Through her love of cooking, it’s clear that Giovanni understands cultures by embracing their culinary customs.
“We use food to celebrate culture and we’re competitive about it, too. It’s fun, we don’t have a war over that.
“There are things we can do competitively, that don’t have to have a bullet in it,” she continued. “I think as we’re continuing to learn about each other, we need to spend more time on what is good.”
Giovanni, now 77, has cooked her whole life. But she does not call herself a chef.
“I am a southern cook,” she said. “And if you ever dealt with a southern cook, we don’t know what we’re doing or why.”
As is evident in her poetry, Giovanni likes to defy the odds. So is true in her cooking; she uses oranges when she's out of lemons, she fries green tomatoes in duck fat and rubs her chicken with as much ginger she wants.
“A chef will say, ‘take this much ginger and rub it for this long.’ But southern cooks will say, ‘take some ginger and rub it.’”
A recipe, she said, she made once before for her friend and poet, the late Maya Angelou.

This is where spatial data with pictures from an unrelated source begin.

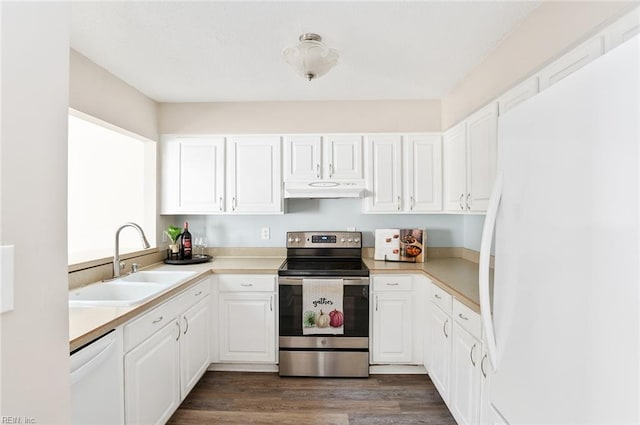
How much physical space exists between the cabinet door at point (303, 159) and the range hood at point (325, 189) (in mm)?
66

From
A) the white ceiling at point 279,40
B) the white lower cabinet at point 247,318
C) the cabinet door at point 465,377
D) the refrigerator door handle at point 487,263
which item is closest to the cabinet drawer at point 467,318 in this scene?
the cabinet door at point 465,377

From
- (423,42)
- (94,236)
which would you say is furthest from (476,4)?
(94,236)

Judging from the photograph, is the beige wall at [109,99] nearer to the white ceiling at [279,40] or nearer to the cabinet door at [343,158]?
the white ceiling at [279,40]

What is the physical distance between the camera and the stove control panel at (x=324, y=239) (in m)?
3.13

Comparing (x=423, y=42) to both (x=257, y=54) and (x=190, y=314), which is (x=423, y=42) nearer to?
(x=257, y=54)

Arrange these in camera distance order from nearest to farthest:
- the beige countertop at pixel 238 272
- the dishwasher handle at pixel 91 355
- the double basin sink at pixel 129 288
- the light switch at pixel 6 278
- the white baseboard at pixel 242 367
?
the light switch at pixel 6 278
the dishwasher handle at pixel 91 355
the beige countertop at pixel 238 272
the double basin sink at pixel 129 288
the white baseboard at pixel 242 367

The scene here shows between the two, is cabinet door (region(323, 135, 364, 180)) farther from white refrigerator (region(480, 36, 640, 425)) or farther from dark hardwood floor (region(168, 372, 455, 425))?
white refrigerator (region(480, 36, 640, 425))

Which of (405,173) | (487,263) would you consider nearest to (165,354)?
(487,263)

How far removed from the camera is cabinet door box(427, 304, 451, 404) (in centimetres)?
211

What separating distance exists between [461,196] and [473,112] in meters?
0.61

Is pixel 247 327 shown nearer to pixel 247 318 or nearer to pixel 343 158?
pixel 247 318

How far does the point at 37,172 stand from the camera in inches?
22.1

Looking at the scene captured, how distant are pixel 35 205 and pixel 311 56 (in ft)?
5.07

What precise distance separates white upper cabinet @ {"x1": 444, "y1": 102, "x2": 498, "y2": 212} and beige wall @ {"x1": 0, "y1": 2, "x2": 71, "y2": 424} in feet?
6.61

“We’d always fight about who was the better cook,” she laughed. “But I knew I was the better cook.
“One day, Maya told me: ‘you’re always saying how you know how to cook, why don’t you come down and cook for us.’” so I said, ‘absolutely.’”
Giovanni, who said confidently that she makes the best fried chicken, instead, decided to bring a couple of racks of lamb chops.

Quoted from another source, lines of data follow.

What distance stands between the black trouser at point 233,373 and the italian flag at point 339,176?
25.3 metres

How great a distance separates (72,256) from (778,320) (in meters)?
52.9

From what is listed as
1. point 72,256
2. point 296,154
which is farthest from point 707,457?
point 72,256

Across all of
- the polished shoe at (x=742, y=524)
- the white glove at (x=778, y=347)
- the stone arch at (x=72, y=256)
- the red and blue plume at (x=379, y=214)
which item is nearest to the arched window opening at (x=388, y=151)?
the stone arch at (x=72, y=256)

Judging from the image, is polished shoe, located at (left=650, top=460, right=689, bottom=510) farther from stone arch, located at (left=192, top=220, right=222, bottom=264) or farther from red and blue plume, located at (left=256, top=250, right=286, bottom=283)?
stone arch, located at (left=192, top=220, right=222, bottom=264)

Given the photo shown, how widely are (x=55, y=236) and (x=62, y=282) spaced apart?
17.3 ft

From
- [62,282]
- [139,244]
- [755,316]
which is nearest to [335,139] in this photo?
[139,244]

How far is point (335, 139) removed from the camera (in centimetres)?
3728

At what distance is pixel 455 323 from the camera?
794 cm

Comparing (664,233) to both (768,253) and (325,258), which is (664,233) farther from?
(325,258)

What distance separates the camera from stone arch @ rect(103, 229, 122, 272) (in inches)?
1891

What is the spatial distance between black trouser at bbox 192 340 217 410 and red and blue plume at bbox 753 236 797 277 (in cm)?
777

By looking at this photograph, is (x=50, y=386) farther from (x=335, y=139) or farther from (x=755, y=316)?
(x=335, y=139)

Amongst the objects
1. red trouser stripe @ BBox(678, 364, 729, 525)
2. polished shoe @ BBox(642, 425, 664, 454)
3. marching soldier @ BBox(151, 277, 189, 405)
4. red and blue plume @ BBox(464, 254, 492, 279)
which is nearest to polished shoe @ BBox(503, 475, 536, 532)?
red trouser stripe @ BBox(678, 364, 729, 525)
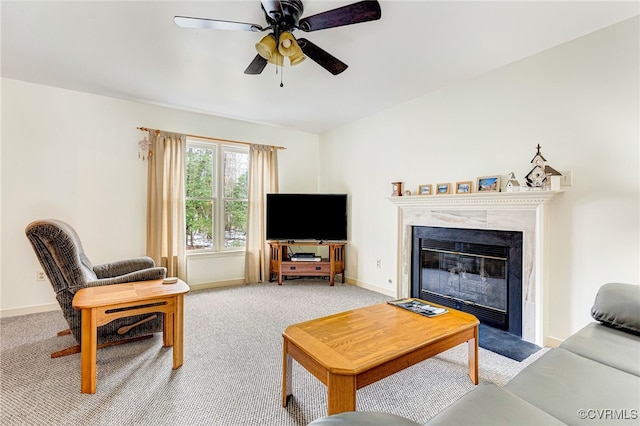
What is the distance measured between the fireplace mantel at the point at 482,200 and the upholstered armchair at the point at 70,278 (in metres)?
2.88

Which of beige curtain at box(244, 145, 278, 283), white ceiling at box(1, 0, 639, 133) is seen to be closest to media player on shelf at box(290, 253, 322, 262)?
beige curtain at box(244, 145, 278, 283)

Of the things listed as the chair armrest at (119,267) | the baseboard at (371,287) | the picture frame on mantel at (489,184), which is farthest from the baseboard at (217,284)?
the picture frame on mantel at (489,184)

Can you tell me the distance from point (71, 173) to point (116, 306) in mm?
2496

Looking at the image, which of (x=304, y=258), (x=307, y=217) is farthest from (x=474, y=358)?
(x=307, y=217)

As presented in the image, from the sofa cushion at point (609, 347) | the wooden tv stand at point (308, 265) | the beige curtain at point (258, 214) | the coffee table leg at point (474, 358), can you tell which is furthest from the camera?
the beige curtain at point (258, 214)

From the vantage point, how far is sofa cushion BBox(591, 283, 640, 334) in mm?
1508

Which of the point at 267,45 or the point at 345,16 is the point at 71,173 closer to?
the point at 267,45

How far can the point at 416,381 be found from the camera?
1.95 metres

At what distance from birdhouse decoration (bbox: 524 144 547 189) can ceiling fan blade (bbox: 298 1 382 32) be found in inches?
75.4

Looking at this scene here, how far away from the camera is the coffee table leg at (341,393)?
1.29 meters

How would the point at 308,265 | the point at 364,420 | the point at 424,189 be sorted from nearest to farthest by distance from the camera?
the point at 364,420
the point at 424,189
the point at 308,265

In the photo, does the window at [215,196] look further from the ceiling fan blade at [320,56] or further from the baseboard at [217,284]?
the ceiling fan blade at [320,56]

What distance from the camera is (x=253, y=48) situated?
2.52m

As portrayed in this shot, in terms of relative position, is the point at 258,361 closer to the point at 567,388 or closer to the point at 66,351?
the point at 66,351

She cooked for a small group of friends, including noteworthy ones like Angelou and Oprah Winfrey –– the two were longtime friends.
“I cooked a hell of a fine dinner," she continued. "And so, Maya sits at the end of the table, and she bit into the rack and looked up and said, ‘well, it needs a little salt.’” Giovanni bent over with laughter. “I said, ‘girl you got to quit it this is the best rack of lamb you ever had!’”
Angelou, who was born in Missouri, also cooked a great fried chicken.
“I think you’d have a hard time running into a Black woman who doesn’t think she cooks the best fried chicken,” she said during the video interview. “I happen to know mine is.”
Most recently, her own cooking was featured in New York Times Cooking. She mustered up an old corned beef taco recipe.
Looking back at her poetry, she can't help but remember how desperately misunderstood she felt when reading White poetry.
“You were always hearing about what White people were saying about your childhood. I was tired of somebody else telling me who I am and what I should be," she said.
So, she wrote her first poem titled, “Nikki Rosa.”
“I always said to my good friend Toni Morrison, I always said, ‘how can you write a long story like that, and keep up with the characters?’”
“I couldn’t possibly do that.”
“For me, it was always going to be a poem," she continued. "What I had to say, I was going to say and that was going to be the end of it," she said. “It’s like when you know the food is finished! You just know. When you stop, when you get to the end, you have to let it go.”